Living the life of a space ranger was quite exhilarating. We could see the shadow of the Evil Emperor Zurg hiding behind everything that threatened us. But we knew that all we had to do was call on Star Command, follow our training, and we could defeat evil.
The strange thing was, our actions never seemed to quite fit with the reality around us.
We couldn't understand why other people couldn't see the grand scheme we were part of. Ever so slowly we began to wonder why our wrist laser didn't seem to work they way we thought it should. It seemed like every time we tried to save people from Emperor Zurg we never quite got anywhere. In fact, the people seemed to get annoyed. And we'll never forget the day a rocket supposedly bound for Star Command turned out to be inhabited by single-minded aliens who were willing to give us to the Claw.
Finally (and it was a sad realization indeed), Buzz and I found out that in all likelihood we aren't space rangers sent from Star Command. The stickers on our arms peeled off. Our wings turned out to be merely decorative. Our heads made squeaky noises when bonked.
We weren't heroes; we were toys.
Both of us ended up at a tea party with silly hats on our heads, chugging down Darjeeling. In many ways I'm still there. Not sure what to do with myself anymore. What good’s a space ranger without Star Command?
I have to hand it to Buzz. He finally left that table. He went back out into the world and he made a life out of being a toy. Imagine that. In the words of another Disney movie, he went from hero to zero. And he found meaning in it.
He hooked up with his toy box neighbors and worked with them as an equal, rather than as a hero, on problems that concerned them all. He saw the other toys as toys, rather than accessories to further the plans of Star Command.
Interestingly, later, Buzz's friend Woody, who spent the first movie mocking Buzz for his far-fetched beliefs, went in the same direction Buzz had just come from. Woody was offered the chance at eternal life in a toy museum, and this time it was Buzz that reminded Woody of his toyhood.
At the end of Toy Story 2, Buzz and Woody talk about how, yes, their owner Andy will one day forget about them, and they will find themselves in a junk heap. They will eventually decay. But that's OK because right now, they are fulfilling the measure of their toyhood. And that's enough for them.
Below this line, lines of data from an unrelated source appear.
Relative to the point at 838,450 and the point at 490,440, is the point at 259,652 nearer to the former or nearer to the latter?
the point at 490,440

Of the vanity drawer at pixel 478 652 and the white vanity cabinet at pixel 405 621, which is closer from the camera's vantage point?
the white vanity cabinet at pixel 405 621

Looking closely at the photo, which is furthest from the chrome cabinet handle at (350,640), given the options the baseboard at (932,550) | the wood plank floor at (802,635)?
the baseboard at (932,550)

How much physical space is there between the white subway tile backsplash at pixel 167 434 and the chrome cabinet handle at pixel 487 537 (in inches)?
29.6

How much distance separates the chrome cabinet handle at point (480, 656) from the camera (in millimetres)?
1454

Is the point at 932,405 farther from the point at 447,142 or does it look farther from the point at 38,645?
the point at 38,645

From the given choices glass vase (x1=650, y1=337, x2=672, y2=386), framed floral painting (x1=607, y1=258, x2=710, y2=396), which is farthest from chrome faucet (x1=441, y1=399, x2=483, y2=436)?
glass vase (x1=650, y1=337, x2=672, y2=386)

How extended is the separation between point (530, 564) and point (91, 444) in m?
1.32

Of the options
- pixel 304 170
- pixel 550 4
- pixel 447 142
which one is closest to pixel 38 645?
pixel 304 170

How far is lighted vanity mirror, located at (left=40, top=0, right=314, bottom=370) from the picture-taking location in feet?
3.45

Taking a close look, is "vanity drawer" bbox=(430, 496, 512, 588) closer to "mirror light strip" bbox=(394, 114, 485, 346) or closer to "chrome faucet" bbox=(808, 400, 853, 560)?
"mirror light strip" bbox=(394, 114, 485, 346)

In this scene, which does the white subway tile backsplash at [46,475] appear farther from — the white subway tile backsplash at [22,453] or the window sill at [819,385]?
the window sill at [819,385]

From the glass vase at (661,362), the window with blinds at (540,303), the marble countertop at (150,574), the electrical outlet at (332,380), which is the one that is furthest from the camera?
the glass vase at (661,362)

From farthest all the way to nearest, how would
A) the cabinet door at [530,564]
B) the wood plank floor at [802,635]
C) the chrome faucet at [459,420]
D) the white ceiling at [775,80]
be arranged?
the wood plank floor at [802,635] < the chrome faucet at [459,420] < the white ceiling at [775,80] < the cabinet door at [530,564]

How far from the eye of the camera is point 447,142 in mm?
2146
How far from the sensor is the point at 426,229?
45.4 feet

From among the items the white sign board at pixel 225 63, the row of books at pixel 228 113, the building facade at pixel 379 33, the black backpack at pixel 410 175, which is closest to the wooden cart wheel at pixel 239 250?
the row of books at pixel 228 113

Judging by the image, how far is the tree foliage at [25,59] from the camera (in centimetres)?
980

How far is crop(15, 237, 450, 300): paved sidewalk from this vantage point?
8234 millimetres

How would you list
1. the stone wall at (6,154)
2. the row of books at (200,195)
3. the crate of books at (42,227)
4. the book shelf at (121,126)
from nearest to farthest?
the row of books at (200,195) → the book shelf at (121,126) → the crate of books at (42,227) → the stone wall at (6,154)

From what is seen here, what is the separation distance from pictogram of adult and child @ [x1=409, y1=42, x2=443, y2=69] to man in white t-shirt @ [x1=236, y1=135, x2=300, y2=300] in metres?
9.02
I admit, Buzz's philosophy scares me. In many ways, I know I'm a toy. But I still want to be a space ranger and return to Star Command someday, having fulfilled my mission. I still want immortality, even if it is in a museum full of other perfected toys in their protective glass boxes. I admire Buzz for looking life in the eye. I admire him for restructuring his entire worldview. I admire him for finding meaning in a world without Star Command.